Data excerpts below:

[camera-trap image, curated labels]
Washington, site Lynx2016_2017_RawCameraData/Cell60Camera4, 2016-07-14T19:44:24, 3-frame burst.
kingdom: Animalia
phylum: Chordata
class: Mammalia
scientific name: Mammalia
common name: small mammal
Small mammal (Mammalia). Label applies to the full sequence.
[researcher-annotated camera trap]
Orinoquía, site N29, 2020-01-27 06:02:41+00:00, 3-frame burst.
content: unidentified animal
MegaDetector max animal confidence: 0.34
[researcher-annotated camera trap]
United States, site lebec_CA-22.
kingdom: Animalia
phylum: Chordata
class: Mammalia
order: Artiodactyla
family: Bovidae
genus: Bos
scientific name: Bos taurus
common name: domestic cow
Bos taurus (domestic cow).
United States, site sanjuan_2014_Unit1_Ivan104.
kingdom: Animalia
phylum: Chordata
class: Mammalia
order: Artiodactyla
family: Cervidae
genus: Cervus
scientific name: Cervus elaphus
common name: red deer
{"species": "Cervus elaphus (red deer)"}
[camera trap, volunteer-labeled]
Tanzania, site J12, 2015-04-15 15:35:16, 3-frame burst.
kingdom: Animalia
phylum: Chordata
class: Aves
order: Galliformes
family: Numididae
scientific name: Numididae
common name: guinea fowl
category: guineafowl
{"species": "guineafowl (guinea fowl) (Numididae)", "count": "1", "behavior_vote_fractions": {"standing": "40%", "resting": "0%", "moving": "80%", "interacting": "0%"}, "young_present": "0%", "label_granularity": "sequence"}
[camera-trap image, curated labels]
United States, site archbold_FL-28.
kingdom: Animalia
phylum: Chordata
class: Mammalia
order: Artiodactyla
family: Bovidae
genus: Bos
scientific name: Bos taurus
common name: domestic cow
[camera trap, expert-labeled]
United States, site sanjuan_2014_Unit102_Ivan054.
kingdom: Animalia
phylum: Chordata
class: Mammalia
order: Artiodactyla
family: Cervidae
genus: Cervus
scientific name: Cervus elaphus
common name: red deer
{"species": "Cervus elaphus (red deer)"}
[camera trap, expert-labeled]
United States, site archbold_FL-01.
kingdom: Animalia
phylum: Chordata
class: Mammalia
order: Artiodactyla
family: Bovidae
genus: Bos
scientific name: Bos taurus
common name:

End of Data excerpts.

*Problem description*:
Each record above is to be restated word for word.

*Response*:
[camera-trap image, curated labels]
Washington, site Lynx2016_2017_RawCameraData/Cell60Camera4, 2016-07-14T19:44:24, 3-frame burst.
kingdom: Animalia
phylum: Chordata
class: Mammalia
scientific name: Mammalia
common name: small mammal
Small mammal (Mammalia). Label applies to the full sequence.
[researcher-annotated camera trap]
Orinoquía, site N29, 2020-01-27 06:02:41+00:00, 3-frame burst.
content: unidentified animal
MegaDetector max animal confidence: 0.34
[researcher-annotated camera trap]
United States, site lebec_CA-22.
kingdom: Animalia
phylum: Chordata
class: Mammalia
order: Artiodactyla
family: Bovidae
genus: Bos
scientific name: Bos taurus
common name: domestic cow
Bos taurus (domestic cow).
United States, site sanjuan_2014_Unit1_Ivan104.
kingdom: Animalia
phylum: Chordata
class: Mammalia
order: Artiodactyla
family: Cervidae
genus: Cervus
scientific name: Cervus elaphus
common name: red deer
{"species": "Cervus elaphus (red deer)"}
[camera trap, volunteer-labeled]
Tanzania, site J12, 2015-04-15 15:35:16, 3-frame burst.
kingdom: Animalia
phylum: Chordata
class: Aves
order: Galliformes
family: Numididae
scientific name: Numididae
common name: guinea fowl
category: guineafowl
{"species": "guineafowl (guinea fowl) (Numididae)", "count": "1", "behavior_vote_fractions": {"standing": "40%", "resting": "0%", "moving": "80%", "interacting": "0%"}, "young_present": "0%", "label_granularity": "sequence"}
[camera-trap image, curated labels]
United States, site archbold_FL-28.
kingdom: Animalia
phylum: Chordata
class: Mammalia
order: Artiodactyla
family: Bovidae
genus: Bos
scientific name: Bos taurus
common name: domestic cow
[camera trap, expert-labeled]
United States, site sanjuan_2014_Unit102_Ivan054.
kingdom: Animalia
phylum: Chordata
class: Mammalia
order: Artiodactyla
family: Cervidae
genus: Cervus
scientific name: Cervus elaphus
common name: red deer
{"species": "Cervus elaphus (red deer)"}
[camera trap, expert-labeled]
United States, site archbold_FL-01.
kingdom: Animalia
phylum: Chordata
class: Mammalia
order: Artiodactyla
family: Bovidae
genus: Bos
scientific name: Bos taurus
common name:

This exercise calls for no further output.